= INFORMATION PROVIDED =
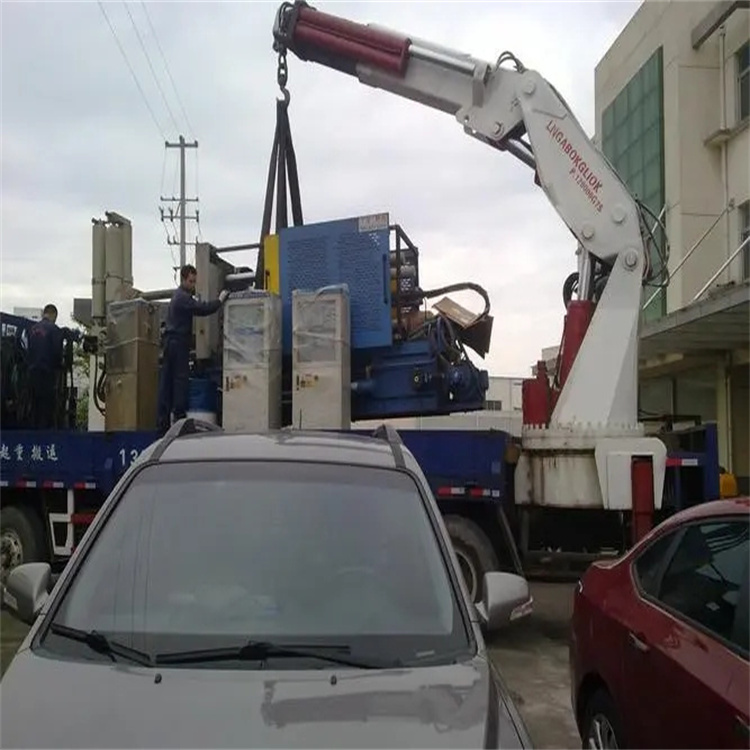海棠湾镇吊车救援小汽车怎么吊
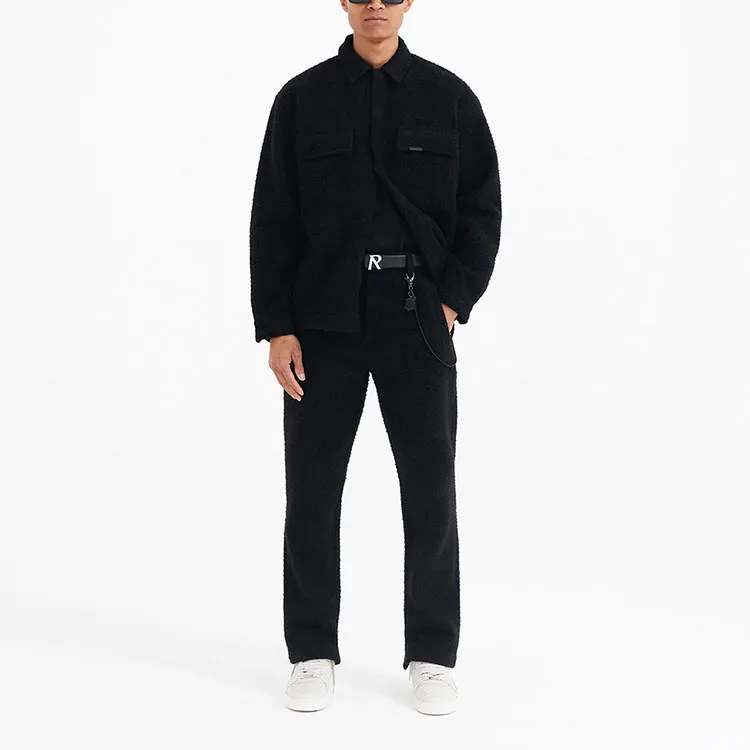 REPRESENT Shirts Men Black-1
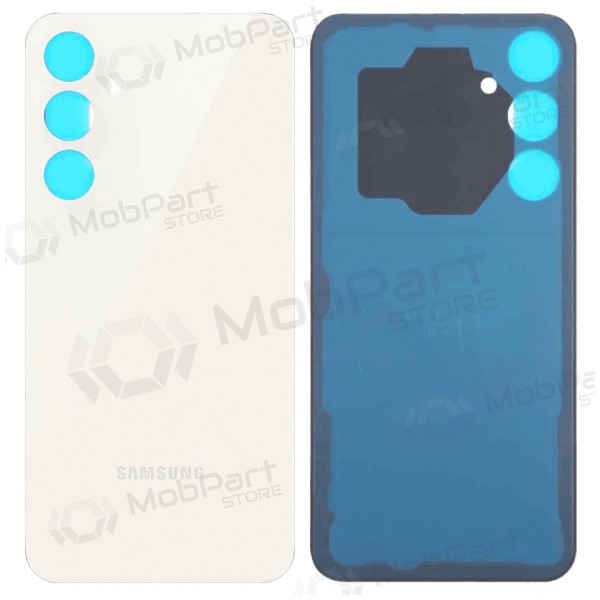 Samsung Galaxy S23 FE Rückabdeckung (creme) (original)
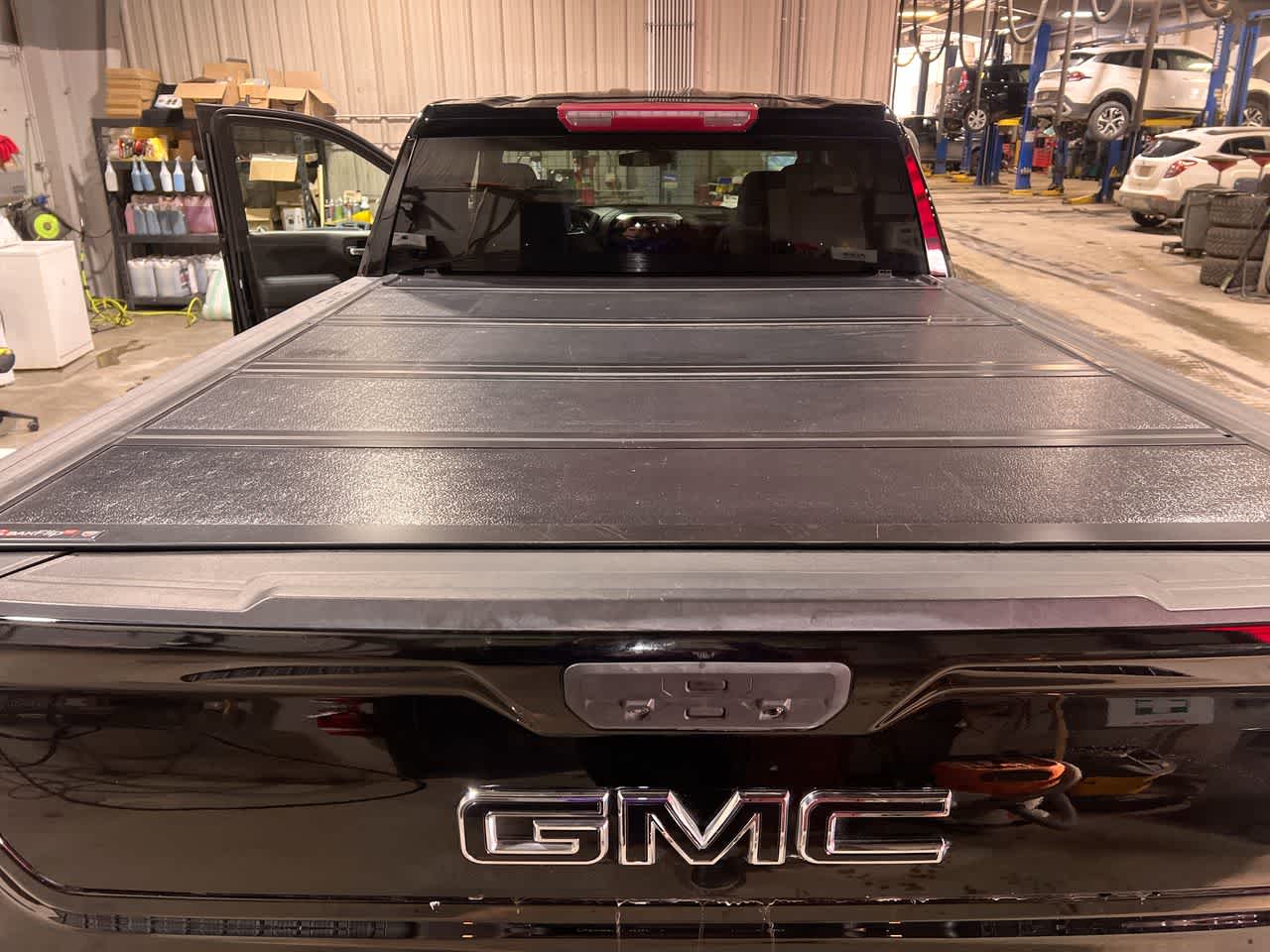 Thumbnail: 2021 GMC Sierra 1500 - 27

= ABOUT THIS TASK =
Transcribe the listing exactly, skipping pictures.

= TASK ANSWER =
海棠湾镇吊车救援小汽车怎么吊
 REPRESENT Shirts Men Black-1
 Samsung Galaxy S23 FE Rückabdeckung (creme) (original)
 Thumbnail: 2021 GMC Sierra 1500 - 27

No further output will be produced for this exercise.